A New Student Center Initiative was drawn up in 2010 by a student-led movement, which called for the creation of a more central and modern facility, and argued that this would help promote a greater sense of community and inclusion on campus. In response, the administration engaged the consulting firm Brailsford and Dunlavey to assess this proposal and conduct research on how best to meet the student body's needs.

On August 3, 2016, Northwestern unveiled a model showcasing a major renovation plan of the existing Norris Center, a modern facility called the University Commons, in hopes to best serve the wider Northwestern community. Led by the Division of Student Affairs with Ennead Architects of New York City and Northwestern's Facility Management, the two-year plan was unanimously approved by the Educational Properties Committee of the university's board of trustees. However, in the interim, no further developments have occurred.

=== Athletics buildings and fields ===

The Northwestern lakefill additionally serves as a home to many of the Northwestern Athletics fields and facilities. Currently, the lakefill houses the Lanny and Sharon Martin Stadium, Lakeside Field, and the Chap and Ethel Hutcheson practice field.
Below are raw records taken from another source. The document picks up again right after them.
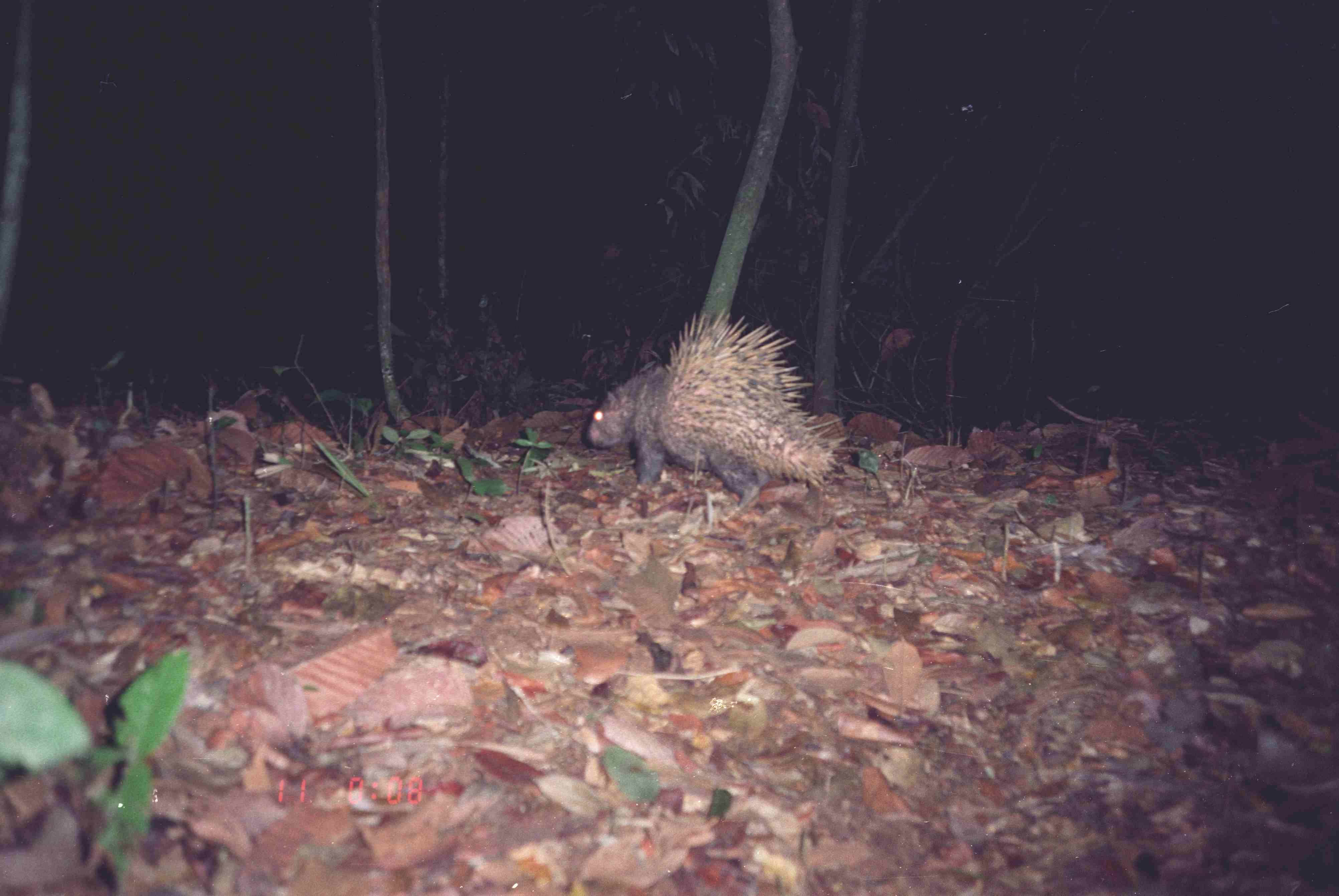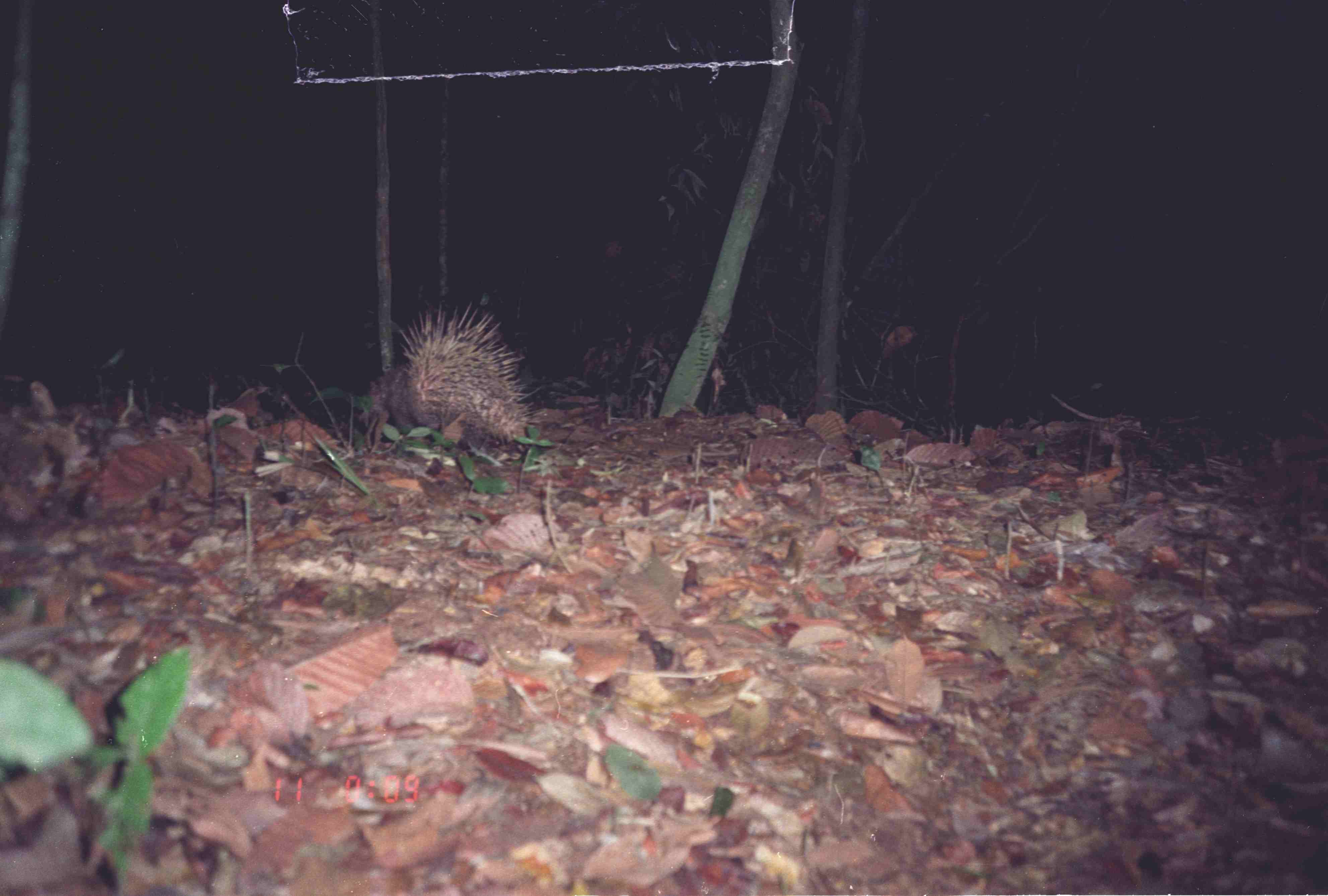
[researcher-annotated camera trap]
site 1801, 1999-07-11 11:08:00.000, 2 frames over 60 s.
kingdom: Animalia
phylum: Chordata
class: Mammalia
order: Rodentia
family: Hystricidae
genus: Hystrix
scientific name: Hystrix brachyura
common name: east asian porcupine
Hystrix brachyura (east asian porcupine), count 1.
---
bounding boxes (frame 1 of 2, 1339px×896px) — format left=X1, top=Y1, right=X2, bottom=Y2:
hystrix brachyura: left=584, top=306, right=866, bottom=520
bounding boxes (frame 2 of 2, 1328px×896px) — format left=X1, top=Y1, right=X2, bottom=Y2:
hystrix brachyura: left=355, top=302, right=549, bottom=457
Lanny and Sharon Martin stadium opened March 8, 2016, and houses both the Northwestern Wildcat soccer and lacrosse teams. It includes an artificial turf field, full field lighting, permanent seating for up to 2000 fans and a full color video board with recording equipment. The facility is named after alumni and Trustee J. Landis Martin and his wife, Sharon Martin.

Home of the Northwestern Field Hockey Team, the Northwestern Field Hockey field was built in 1997, as part of the Leonard B. Thomas Athletic Complex. The field includes artificial turf lined for field hockey, a full field lighting and sound system, lighted score board, and permanent seating for up to 300 fans. The field has additionally been the location of the Big Ten Field Hockey Tournament in 2002, 2004, and 2010.

Created as a varsity football athletic practice field, the Chap and Ethel Hutchinson field was opened in the summer of 2016, and is located next to both lakeside field and Martin stadium, alongside the Lake Michigan lakefront.

Completed in 1987, the Henry Crown Sports Pavilion is located on the northern end of the lakefill. The 95,000 sqft pavilion, which includes the Lester J. Norris Aquatics Center, houses a diverse set of exercise equipment, an Olympic-size swimming and diving pool, practice courts, studio space, and massage and sauna services. In 2002, an attachment of the Combe Tennis center, housing six indoor tennis courts was completed. The building itself is commonly referred to as "SPAC" by Northwestern students and faculty, the acronym referencing the “Sports Pavilion” in Henry Crown Sports Pavilion and “Aquatics Center” in Lester J. Norris Aquatics Center.

Announced in late 2015, to provide further support to student athletes and athletic staff on campus, additional renovations and construction began on the Henry Crown Sports Pavilion to include the new Ryan Fieldhouse and Walter Athletics Center. This addition is being constructed adjacent to the current pavilion and will extend further out on the lakefill. The intended project includes the construction of an indoor multi-purpose practice field, nutrition center, dining facility, athletic support services, rebuilding of indoor basketball courts, and office space for athletic administrators and coaches.

=== Kellogg School of Management Global Hub ===
Designed by Toronto architectural firm KPMB, the 410,000 sqft glass building on the north side of the lakefill was opened on March 28, 2017, and includes Northwestern University Kellogg School of Management faculty, staff and students, as well as Weinberg College’s Department of Economics.

The building consists of a Collaboration Plaza, three stories, a 6000 sqft visitor center, a two-story White Family Auditorium that holds 350 people, and a Faculty Summit that's also two stories for discussions and debates. Apart from its high technology and flexibility of furniture within classrooms, the building is also notable for its eco-friendly design that will reduce energy consumption by 30% below standard requirements. In 2018, the Hub was awarded LEED platinum designation.